Created attachment 145258 [details] patch STAGEify. Update version. Various minor formatting tweaks. USES+=libtool. Examples/docs/etc moved into plist. Update rc script for non-deprecated args.
any test logs available?
From running it? They're... voluminous. I put it out on a production server shortly before submitting the PR, and mails do go into it, get sent (or not, as config dictates) to the proper milters, and responses come back. Pulling a snippet from the past couple minutes: Aug 3 08:30:01 thyme milter-manager[86048]: [statistics] [session][header][add](18022): <X-Spam-Status>=<Yes, score=7.4 required=3.0 tests=BAYES_50,DIET_1, HTML_IMAGE_RATIO_04,HTML_MESSAGE,INVALID_DATE,RDNS_NONE,T_REMOTE_IMAGE, URIBL_DBL_SPAM,URIBL_RED,URIBL_WS_SURBL autolearn=no autolearn_force=no version=3.4.0> Aug 3 08:30:01 thyme milter-manager[86048]: [statistics] [session][end][end-of-message][reject][0.876739](18022) Aug 3 08:30:01 thyme postfix/cleanup[28007]: 9769037B404: milter-reject: END-OF-MESSAGE from unknown[23.227 ....

**Records provided:**
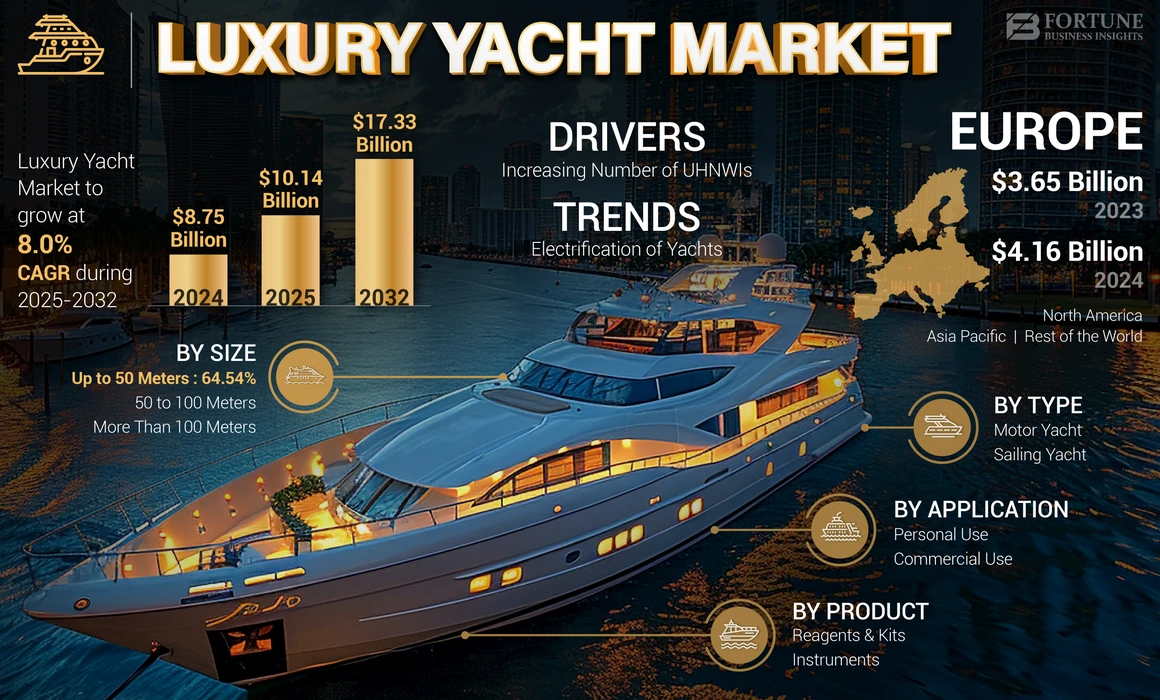 LUXURY YACHT MARKET

FORTUNE BUSINESS INSIGHTS

Luxury Yacht Market to grow at 8.0% CAGR during 2025-2032

$8.75 Billion
2024

$10.14 Billion
2025

$17.33 Billion
2032

DRIVERS
Increasing Number of UHNWIs

TRENDS
Electrification of Yachts

EUROPE
$3.65 Billion
2023
$4.16 Billion
2024

North America
Asia Pacific | Rest of the World

BY SIZE
Up to 50 Meters : 64.54%
50 to 100 Meters
More Than 100 Meters

BY TYPE
Motor Yacht
Sailing Yacht

BY APPLICATION
Personal Use
Commercial Use

BY PRODUCT
Reagents & Kits
Instruments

**What you should do:** Write what comes next in the discussion of the milter-manager port update, picking up after its last message.

**Task answer:**
actually I meant build logs, e.g. poudriere testport, poudriere bulk -t, redports, tinderbox, "make check-plist ; make stage-qa" ..etc
Ah. check-plist shows no issues. stage-qa mutters a bit about unstripped libraries, but is otherwise happy. portlint appears to not like the @dirrmtry in place of @dirrm on DOCSDIR, but I chose to ignore that in favor of reducing diffs versus makeplist to ease future updates. I don't have poudriere or the rest.
I was happy until that second to last sentence. "make makeplist" is (intentionally) wrong with regards to @dirrm. It could be smarter, but it just dumbly makes all entries @dirrmtry and expects the user to clean to up (hence the warning at the top of the list) If that's the reason for leaving @dirrmtry on DOCSDIR which should be cleanly removably, then it's really not a solid one.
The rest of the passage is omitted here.